Care coordination is the process of organizing your parent's healthcare across every provider, service, and system they touch. In plain terms: it means one professional manages the full picture so you don't have to.

For an aging parent, "the full picture" is bigger than most families realize. A typical older adult with chronic conditions sees four to seven different providers — a primary care doctor, one or two specialists, a pharmacist, maybe a home health nurse, possibly a social worker at the hospital. Each provider handles their piece; nobody handles the whole.

That gap is where things go wrong. A medication change from one doctor conflicts with a prescription from another. A referral gets lost between offices. Insurance denies a claim because the paperwork wasn't filed correctly. The family doesn't find out until something breaks.

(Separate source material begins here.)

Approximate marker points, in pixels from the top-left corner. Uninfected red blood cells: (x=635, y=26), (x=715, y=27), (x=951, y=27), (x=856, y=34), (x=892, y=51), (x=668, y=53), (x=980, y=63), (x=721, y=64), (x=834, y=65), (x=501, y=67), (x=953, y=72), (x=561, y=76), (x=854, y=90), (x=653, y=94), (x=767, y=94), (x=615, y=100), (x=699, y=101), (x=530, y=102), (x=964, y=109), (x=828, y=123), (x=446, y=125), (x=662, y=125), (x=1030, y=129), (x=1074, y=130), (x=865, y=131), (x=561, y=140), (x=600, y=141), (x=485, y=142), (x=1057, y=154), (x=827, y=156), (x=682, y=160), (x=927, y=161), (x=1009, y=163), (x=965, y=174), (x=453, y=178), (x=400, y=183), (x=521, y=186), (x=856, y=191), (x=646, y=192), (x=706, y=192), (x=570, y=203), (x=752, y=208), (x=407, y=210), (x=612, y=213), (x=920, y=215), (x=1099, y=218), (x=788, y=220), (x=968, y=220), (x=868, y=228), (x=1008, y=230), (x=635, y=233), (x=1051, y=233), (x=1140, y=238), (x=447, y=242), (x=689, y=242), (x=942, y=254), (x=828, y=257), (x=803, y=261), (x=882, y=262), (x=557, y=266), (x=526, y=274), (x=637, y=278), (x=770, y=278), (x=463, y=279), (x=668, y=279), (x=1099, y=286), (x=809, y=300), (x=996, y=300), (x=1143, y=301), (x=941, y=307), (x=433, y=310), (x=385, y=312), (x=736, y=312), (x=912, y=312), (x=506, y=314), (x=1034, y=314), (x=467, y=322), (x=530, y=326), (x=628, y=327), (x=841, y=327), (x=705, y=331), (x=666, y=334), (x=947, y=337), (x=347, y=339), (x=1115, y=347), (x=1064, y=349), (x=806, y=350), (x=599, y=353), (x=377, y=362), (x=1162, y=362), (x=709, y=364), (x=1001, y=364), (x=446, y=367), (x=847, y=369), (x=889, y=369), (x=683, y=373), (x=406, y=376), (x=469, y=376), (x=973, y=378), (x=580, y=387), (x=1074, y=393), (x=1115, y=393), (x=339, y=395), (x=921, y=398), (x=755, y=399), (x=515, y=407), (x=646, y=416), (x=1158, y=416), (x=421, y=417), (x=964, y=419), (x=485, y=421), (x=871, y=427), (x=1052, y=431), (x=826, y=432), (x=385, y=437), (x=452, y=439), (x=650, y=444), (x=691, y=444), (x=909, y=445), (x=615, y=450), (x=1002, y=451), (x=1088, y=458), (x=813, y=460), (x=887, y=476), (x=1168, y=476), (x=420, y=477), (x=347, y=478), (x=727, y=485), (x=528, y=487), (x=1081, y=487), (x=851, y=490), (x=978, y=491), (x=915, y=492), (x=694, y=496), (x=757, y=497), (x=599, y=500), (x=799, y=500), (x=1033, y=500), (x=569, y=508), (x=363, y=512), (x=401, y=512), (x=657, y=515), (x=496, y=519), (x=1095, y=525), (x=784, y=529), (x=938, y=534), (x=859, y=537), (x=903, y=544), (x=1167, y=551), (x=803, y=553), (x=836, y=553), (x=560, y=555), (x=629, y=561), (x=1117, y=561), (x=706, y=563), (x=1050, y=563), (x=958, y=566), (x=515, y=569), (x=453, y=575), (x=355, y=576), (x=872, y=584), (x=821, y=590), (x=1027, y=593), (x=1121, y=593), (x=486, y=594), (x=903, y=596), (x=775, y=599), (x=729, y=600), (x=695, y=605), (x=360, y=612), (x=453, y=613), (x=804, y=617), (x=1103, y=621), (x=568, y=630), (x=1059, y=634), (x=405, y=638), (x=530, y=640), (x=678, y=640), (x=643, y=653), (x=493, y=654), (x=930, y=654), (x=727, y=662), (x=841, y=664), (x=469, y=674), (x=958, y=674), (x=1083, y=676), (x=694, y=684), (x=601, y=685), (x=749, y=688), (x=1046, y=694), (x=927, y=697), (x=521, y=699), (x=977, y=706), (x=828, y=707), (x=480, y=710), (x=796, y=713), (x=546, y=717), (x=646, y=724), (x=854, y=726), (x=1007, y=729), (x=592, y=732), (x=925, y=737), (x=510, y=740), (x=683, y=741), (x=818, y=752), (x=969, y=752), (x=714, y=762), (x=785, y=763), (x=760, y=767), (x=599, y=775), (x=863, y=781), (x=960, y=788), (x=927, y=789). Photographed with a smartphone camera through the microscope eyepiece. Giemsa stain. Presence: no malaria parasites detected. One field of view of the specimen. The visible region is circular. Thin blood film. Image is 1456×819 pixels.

What Care Coordination Looks Like Day to Day

A care coordinator — sometimes called a care manager — is the person who prevents all of that. On any given day, they might:

  • Review a new prescription against your parent's full medication list to check for interactions

  • File an insurance appeal for a prescription that wasn’t approved but should be

  • Follow up on a home care referral that's been sitting unapproved for two weeks

  • Help your parent apply for a benefits program they didn't know they qualified for

  • Call you with a clear summary of what changed this week and what happens next

It's the work that keeps everything running — and it's the work that families are usually doing themselves, late at night, between their own jobs and other responsibilities.

Why Care Coordination Matters

The numbers tell the story. Adults over 65 with multiple chronic conditions account for more than 90% of Medicare spending. They see more providers, take more medications, and navigate more complex insurance situations than any other group. And yet, there's often no single person responsible for making sure all those moving parts connect.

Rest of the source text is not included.